Saved data entries
━━━━━━━━━━━━━━━━

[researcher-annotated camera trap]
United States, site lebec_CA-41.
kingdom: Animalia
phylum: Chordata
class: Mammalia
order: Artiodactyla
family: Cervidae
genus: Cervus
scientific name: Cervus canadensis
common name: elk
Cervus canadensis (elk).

━━━━━━━━━━━━━━━━

Exercise instructions:
Nothing may be omitted. Restate all of the entries exactly.

Output of the task:
[researcher-annotated camera trap]
United States, site lebec_CA-41.
kingdom: Animalia
phylum: Chordata
class: Mammalia
order: Artiodactyla
family: Cervidae
genus: Cervus
scientific name: Cervus canadensis
common name: elk
Cervus canadensis (elk).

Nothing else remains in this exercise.